Extremely slow model inference for load_in_4bit #24502

cnut1648 · 2023-06-26T19:53:25Z

System Info

transformers version: 4.31.0.dev0
Platform: Linux-5.10.179-171.711.amzn2.x86_64-x86_64-with-glibc2.26
Python version: 3.9.16
Huggingface_hub version: 0.15.1
Safetensors version: 0.3.1
PyTorch version (GPU?): 2.0.1+cu118 (True)
Tensorflow version (GPU?): not installed (NA)
Flax version (CPU?/GPU?/TPU?): not installed (NA)
Jax version: not installed
JaxLib version: not installed
Using GPU in script?:
Using distributed or parallel set-up in script?:

Who can help?

@gante

Information

The official example scripts
My own modified scripts

Tasks

An officially supported task in the examples folder (such as GLUE/SQuAD, ...)
My own task or dataset (give details below)

Reproduction

Using load_in_4bit makes the model extremely slow (with accelerate 0.21.0.dev0 and bitsandbytes 0.39.1, should be latest version and I installed from source)
Using the following code

from transformers import LlamaTokenizer, AutoModelForCausalLM, AutoTokenizer
import torch
from time import time

model_name = "tiiuae/falcon-40b-instruct"
tokenizer = AutoTokenizer.from_pretrained(model_name)
model = AutoModelForCausalLM.from_pretrained(model_name, load_in_4bit=True, device_map="auto", trust_remote_code=True)

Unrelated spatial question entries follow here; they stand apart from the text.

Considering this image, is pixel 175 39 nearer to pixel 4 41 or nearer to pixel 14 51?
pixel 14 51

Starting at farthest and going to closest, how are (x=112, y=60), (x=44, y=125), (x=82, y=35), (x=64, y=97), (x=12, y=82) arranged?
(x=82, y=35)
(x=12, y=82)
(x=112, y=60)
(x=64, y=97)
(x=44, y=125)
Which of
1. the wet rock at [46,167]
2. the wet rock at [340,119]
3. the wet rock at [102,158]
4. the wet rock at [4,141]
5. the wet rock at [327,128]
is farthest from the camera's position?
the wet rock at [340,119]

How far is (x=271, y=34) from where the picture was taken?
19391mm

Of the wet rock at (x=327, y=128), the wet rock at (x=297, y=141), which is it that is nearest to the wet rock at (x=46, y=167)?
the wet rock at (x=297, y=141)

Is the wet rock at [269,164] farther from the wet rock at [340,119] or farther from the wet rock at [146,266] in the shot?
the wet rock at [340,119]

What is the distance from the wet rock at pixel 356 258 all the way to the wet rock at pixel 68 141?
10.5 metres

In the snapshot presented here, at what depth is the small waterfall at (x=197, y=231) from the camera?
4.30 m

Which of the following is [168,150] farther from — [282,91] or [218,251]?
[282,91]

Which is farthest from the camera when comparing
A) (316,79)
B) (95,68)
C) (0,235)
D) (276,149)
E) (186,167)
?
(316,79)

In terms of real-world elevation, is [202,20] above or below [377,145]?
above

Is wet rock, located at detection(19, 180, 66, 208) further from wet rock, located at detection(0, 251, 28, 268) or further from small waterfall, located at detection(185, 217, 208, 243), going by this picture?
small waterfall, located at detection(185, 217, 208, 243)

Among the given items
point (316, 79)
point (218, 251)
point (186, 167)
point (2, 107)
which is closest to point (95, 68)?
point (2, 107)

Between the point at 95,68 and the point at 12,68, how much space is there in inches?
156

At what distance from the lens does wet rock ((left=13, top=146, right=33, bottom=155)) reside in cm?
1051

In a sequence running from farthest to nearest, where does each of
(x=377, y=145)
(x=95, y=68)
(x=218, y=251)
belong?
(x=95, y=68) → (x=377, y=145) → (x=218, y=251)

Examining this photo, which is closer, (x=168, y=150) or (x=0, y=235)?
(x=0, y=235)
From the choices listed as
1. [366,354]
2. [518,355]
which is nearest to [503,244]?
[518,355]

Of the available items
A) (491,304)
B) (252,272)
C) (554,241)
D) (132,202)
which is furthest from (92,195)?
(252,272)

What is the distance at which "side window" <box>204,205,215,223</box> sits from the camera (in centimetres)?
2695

tokenizer.padding_side = "left"

# Define PAD Token = EOS Token
tokenizer.pad_token = tokenizer.eos_token
model.config.pad_token_id = model.config.eos_token_id

# use different length sentences to test batching
# measure time
start_time = time()
sentences = [
         "Hello, my dog is a little",
          "Today, I",
          "I love",
          "Repeat after me: I love you.",
          "Girafatron is obsessed with giraffes, the most glorious animal on the face of this Earth. Giraftron believes all other animals are irrelevant when compared to the glorious majesty of the giraffe.\nDaniel: Hello, Girafatron!\nGirafatron:",
          "You are a human that uses a lot of expletives. For each one of your responses to the user you use expletives liberally. If you find yourself questioning whether it’s appropriate or not you’re to say fuck that noise and keep using your expletives regardless. Human: Tell me a story. You:"
 ]

inputs = tokenizer(sentences, return_tensors="pt", padding=True).to(model.device)
inputs.pop("token_type_ids")

output_sequences = model.generate(**inputs, max_new_tokens=400, temperature=0.7)

print(tokenizer.batch_decode(output_sequences, skip_special_tokens=True))
print("Elapsed time: ", time() - start_time)

This gives me 3138 seconds on 8xA100 40G GPUs.

Expected behavior

If I instead use bf16 version, i.e. by using this as model init

model = AutoModelForCausalLM.from_pretrained(model_name, torch_dtype=torch.bfloat16, device_map="auto", trust_remote_code=True)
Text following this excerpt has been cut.